A short story about the evolution of clothing.
African clothes represent many cultures belonging to hundreds of ethnic groups. That’s what makes them so interesting and unique. In the early days, the first clothes consisted of furs, skins, and bark cloth and were completed by garments, indicating for example social status. As humans moved on, so did the fashion and new materials, such as seashells, bones, metal or feathers appeared and came to be used as adornments. Colors especially had great importance when distinguishing one tribe from another.
Later, as the first contact between Europe and Africa was established, buttons and beads arrived. Materials such as cotton, silk, and wool gained more popularity and the technique of wax prints, originally used in Indonesia, found its way to the continent through maritime trade routes. Western influence was increasing too, but fortunately, the beauty of African culture and traditions remained.
Make fashion BOOM worldwide.
African designers reached the international fashion podium for the first time in the early 1990s. In fact, it was thanks to Lamine Badian Kouyaté, a Senegalese-Malian man, who launched his brand Xuly Bet in 1989. Meaning “open your eyes wide” in Wolof language. His first fashion show took place in the Tuileries palace, Paris. He was awarded The Creator of the year by New York Times in 1994, and part of his collections was also exhibited during the Africa 2005 exhibition at the Victoria and Albert Museum in London. In 2018, his creations could be seen at the African Metropolis exhibition at the MAXXI Museo in Rome.
Xuly Bet, one of the most famous African brands, focuses on reusing recycled fabrics and materials which are stitched or reshaped together during a process called upcycling. Inspired by the founder’s childhood memories of his grandmother reshaping clothes for him and his brothers, the concept emphasizes African heritage and embodies an ecological approach to fashion.
Nowadays, Mr. Kouyate is a regular partner of the New York Fashion Week and lives in Paris. His successful designs, most recently Autumn/Winter 2021, continue to impress the world of fashion. And more importantly, he continues to dress it in colour. As he said in an interview with the British Vogue, describing his brand – “It’s about bringing colorful things to make it more powerful and joyful.”

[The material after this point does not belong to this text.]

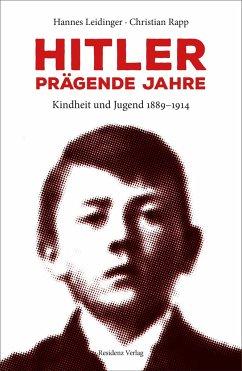 Hitler - prägende Jahre - Rapp, Christian; Leidinger, Hannes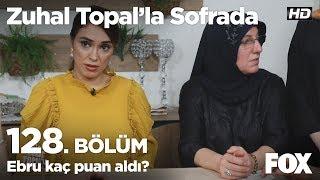 Ebru kaç puan aldı? Zuhal Topal'la Sofrada 128. Bölüm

The International Festival of African Fashion.
Another big event for the African fashion world kicked off in 1998, with the help of the Nigerian designer Seidnaly Sidhamed, known as Aphaldi. This Magician of the Desert has worked with brands such as Yves Saint Laurent, Paco Rabanne or Christian Lacroix and was declared ambassador of peace in 2016 by Unesco.
The International Festival of African Fashion he helped to establish, seeks to promote African culture, connect different ethnic groups and communities, and increase economic activity. Some of the previous festivals took place in the Sahara Desert in Niger, the same as the latest festival in December 2021. The festival has contributed to the birth of various fashion weeks, such as those in Lagos, Dakar, and Johannesburg.
This year put the spotlight on Sun Alejandro, a Rwandan designer based in Gabon. His collection was influenced by the Bantu culture. Panther prints were one of the most visible patterns used, as the panther is an extremely important animal for Gabonese culture, symbolizing strength.
African fashion today.
Today, more and more African designers brighten the international fashion scene with their extraordinary pieces. Names like Panthé´O, who used to dress Nelson Mandela and the Moroccan King Mohammed VI, or Douro Olowu, whose creations were regularly seen on Michelle Obama, stimulate respect and admiration.
The future of African fashion is sure to gain even more world recognition, as the new generation of young designers is growing rapidly. Kenneth Itze, Thebe Magugu, Imane Ayissi, and many more, seek to sway the new trendy and leave their mark on the scene. We are looking forward to seeing them turn their ideas into reality.